Gambar III.3. Bayi dengan makrositik limfangioma16

III.1.6 Higroma Kistik12 Higroma kistik merupakan limfangioma yang timbul dari sisa saluran limfe pada leher. Higroma kistik terjadi sebagai kista berdinding tipis yang relative sederhana pada dasar mulut atau dapat melibatkan seluruh jaringan dari dasar mulut turun sampai ke mediastinum. Walaupun kira-kira 80% dari waktunya hanya berupa kista yang tanpa rasa nyeri pada sepertiga servikal posterior atau pada daerah supraklavikula. Sebagian besar tumor ini terjadi menjelang usia 2 tahun. Pembesaran yang tiba-tiba kadang-kadang terjadi sebagai akibat infeksi saluran napas atas, infeksi massanya sendiri atau perdarahan dalam jaringan. Jika massa menjadi cukup besar, dapat menyebabkan penekanan trakea dan kesulitan menelan Pengobatan biasanya terdiri dari pembedahan eksisi yang total. Bagaimanapun karena regresi yang spontan diketahui dapat terjadi, tidak ada gejala-gejala penekanan(obstruksi jalan

napas atau gangguan dengan penelanan) atau deformitas yang total,lesi-lesi ini sebaiknya diobati pada awalnya. Jika regresi gagal terjadi, sebaiknya dilakukan pembedahan. Eksisi dapat sulit dilakukan karena perluasan beberapa satelit yang seringkali terdapat di sekitar massa utama dan karena hubungan tumor dengan struktur vital seperti saraf kranialis. Perlindungan saraf-saraf ini dianjurkan, dan seringkali perlu dilakukan pemotongan pada massanya saja. Oleh karena iti kekambuhan biasanya terjadi dan seringkali diperlukan tindakan bertahap untuk eksisi yang sempurna. III.1.7. Hemangioma Hemangioma adalah bentuk cacat dari jaringan vaskuler. Dapat digolongkan kapiler, cavernous, juvenile. Hemangioma adalah tumor jinak yang paling sering terjadi pada neonates, sekitar 10 %. Resiko hemangioma pada anak perempuan 3-5x lebih tinggi dibandingkan pada anak laki-laki, lebih tinggi pada neonates premature dan 10x lebih tinggi pada wanita yang mempunyai kelainan amnion.17 Hemangioma bias timbul saat kelahiran, tetapi biasanya tidak tumbuh pada mingguminggu awal, dan tumbuh secara cepat selama setahun,kemudian pertumbuhan melambat pada lima tahun ke depan dan mengalami involusi pada usia 10-15 rahun13 Hemangioma tampak sebagai massa lembut kebiru-biruan atau merah padat dan meningkat ukuran dengan ketegangan atau menangis.
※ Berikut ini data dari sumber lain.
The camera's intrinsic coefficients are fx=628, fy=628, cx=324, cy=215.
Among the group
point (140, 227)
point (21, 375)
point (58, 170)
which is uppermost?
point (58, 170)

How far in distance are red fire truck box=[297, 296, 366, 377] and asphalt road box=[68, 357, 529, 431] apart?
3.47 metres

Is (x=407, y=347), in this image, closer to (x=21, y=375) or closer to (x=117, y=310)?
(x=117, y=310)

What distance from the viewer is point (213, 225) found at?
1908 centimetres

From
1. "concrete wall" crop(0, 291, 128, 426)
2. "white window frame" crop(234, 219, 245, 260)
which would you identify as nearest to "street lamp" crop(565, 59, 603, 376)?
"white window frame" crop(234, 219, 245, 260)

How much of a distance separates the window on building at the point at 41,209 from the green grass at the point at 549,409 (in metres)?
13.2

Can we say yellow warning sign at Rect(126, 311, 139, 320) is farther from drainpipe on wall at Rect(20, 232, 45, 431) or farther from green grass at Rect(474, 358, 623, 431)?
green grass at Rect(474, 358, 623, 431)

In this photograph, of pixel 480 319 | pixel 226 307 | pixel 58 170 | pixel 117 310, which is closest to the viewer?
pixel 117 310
Bruits kadang-kadang dapt ditemukan dengan auskultasi di atas luka tersebut. CT scan, MRI atau kedua-duanya adalah alat yang berharga dalam membuat hasil diagnose dari luka vaskuler ini dan juga melukiskan keseluruhan luas dari luka itu. Oleh karena hemangioma timbul secara spontan, luka ini dapat di tangani secara konservatif dengan pengamatan sendiri. Pertimbangan tidak hanya diberikan pada daerah sekitar luka tapi perhatikan juga daerah lainnya, seperti subglotis, traktus gastrointestinal, dan tulang belakang.13

Gambar III.4.Hemangioma18

Indikasi intervensi dilakukan jika luka menyebabkan gejala-gejala sebagai berikut: gangguan nafas, ulkus pada kulit, disfagia, trombositopenia, atau kegagalan pada jantung. Kortikosteroid sistemik atau operasi eksisi dengan laser dapat dilakukan pada beberapa kasus. Terapi utama adalah prednisone, dengan dosis 1-3 mg/kg BB/hari per oral; dosis yang lebih tinggi atau kortikosteroid intra lesi kadang-kadang digunakan. Sekitar 30% hemangioma berespon terhadap kortikosteroid dan mulai bereaksi dalam 1 minggu ; 40% hemangioma stabil atau menunjukkan respon yang minimal dan sisanya tidak bereaksi. Interferon (IFN-a) juga digunakan sebagai terapi pada pasien yang tidak menunjukkan respon terhadap kortikosteroid.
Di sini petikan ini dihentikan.